Based on the tradition of modernism in both Europe and Russia, and the presence of contemporary art movements, The Pgishot could be linked to a branch of St. Petersburg Neo-Expressionism. Its tradition of attentiveness to painterly culture and its approach to subject matter are influenced by an older generation of artists, in particular, Josef Zisman, whose paintings awaked a sense of Jewish sensibility. Although the meaning of Jewish art is still not concretely defined, the following characteristics could be attributed to it: warmth, enjoyment, the gratification of being, pantheistic animation and elevation of common objects, calm observance, and light sadness mixed with irony.

The works of The Pgishot can seem unintended, almost accidental and fortuitous. Portraits and cityscapes are the preferred genres because they focus on the flow of daily life, where artists mingle, work, and interact casually on the streets of the city, as opposed to the genre of staged still life in which objects interact intentionally. It is this merging of the ordinary, the natural, and artistic inspiration, that the magic of this art reveals itself.

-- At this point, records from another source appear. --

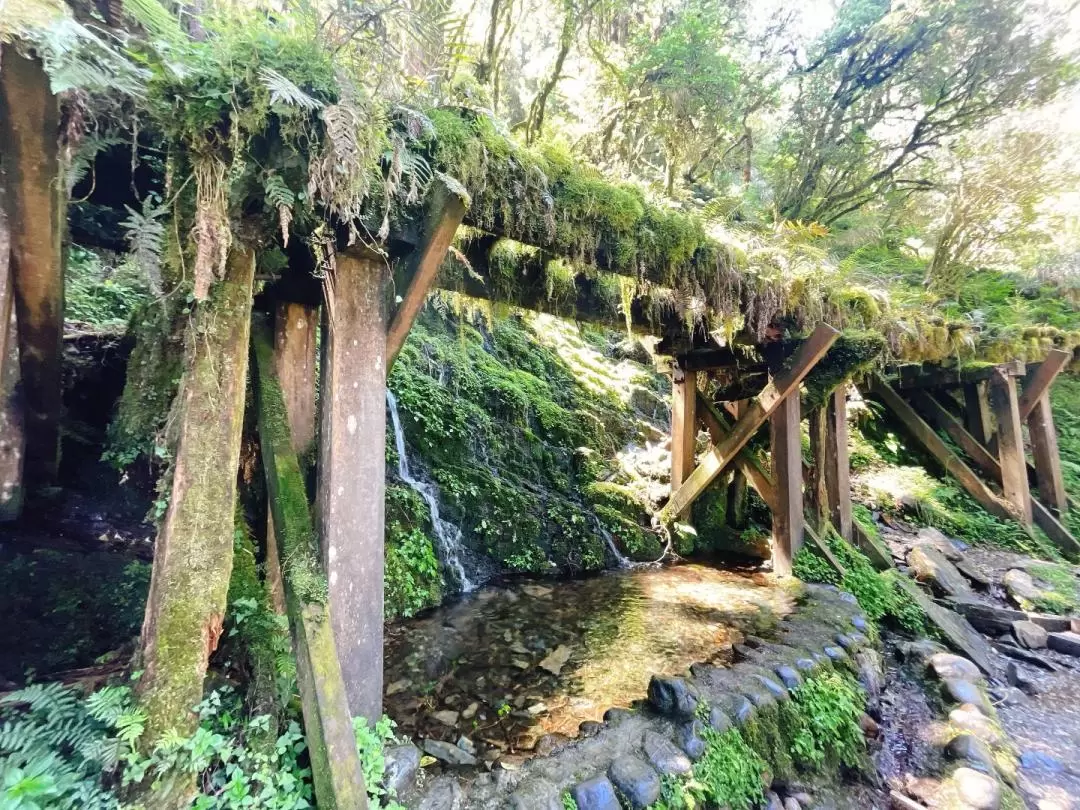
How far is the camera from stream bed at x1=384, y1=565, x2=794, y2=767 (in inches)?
120

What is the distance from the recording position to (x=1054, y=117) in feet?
30.3

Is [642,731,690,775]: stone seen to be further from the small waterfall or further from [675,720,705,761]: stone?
the small waterfall

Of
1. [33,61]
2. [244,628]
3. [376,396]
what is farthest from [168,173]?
[244,628]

The Pgishot‘s focus on daily life explains why portraits of family members and friends are predominant themes and subjects in their paintings. This aspect reveals the emotions and thoughts of the individual artists, and also illustrates the point where the past, present and the future meet. The artists’ own intimate and sensitive connections with reality and family depicted in their paintings result in art that captures the beauty of the moment with the enchantment and appreciation of life’s every split-second.

This exhibition is organized by The Russian American Cultural Center and The Jewish Community Center in Manhattan.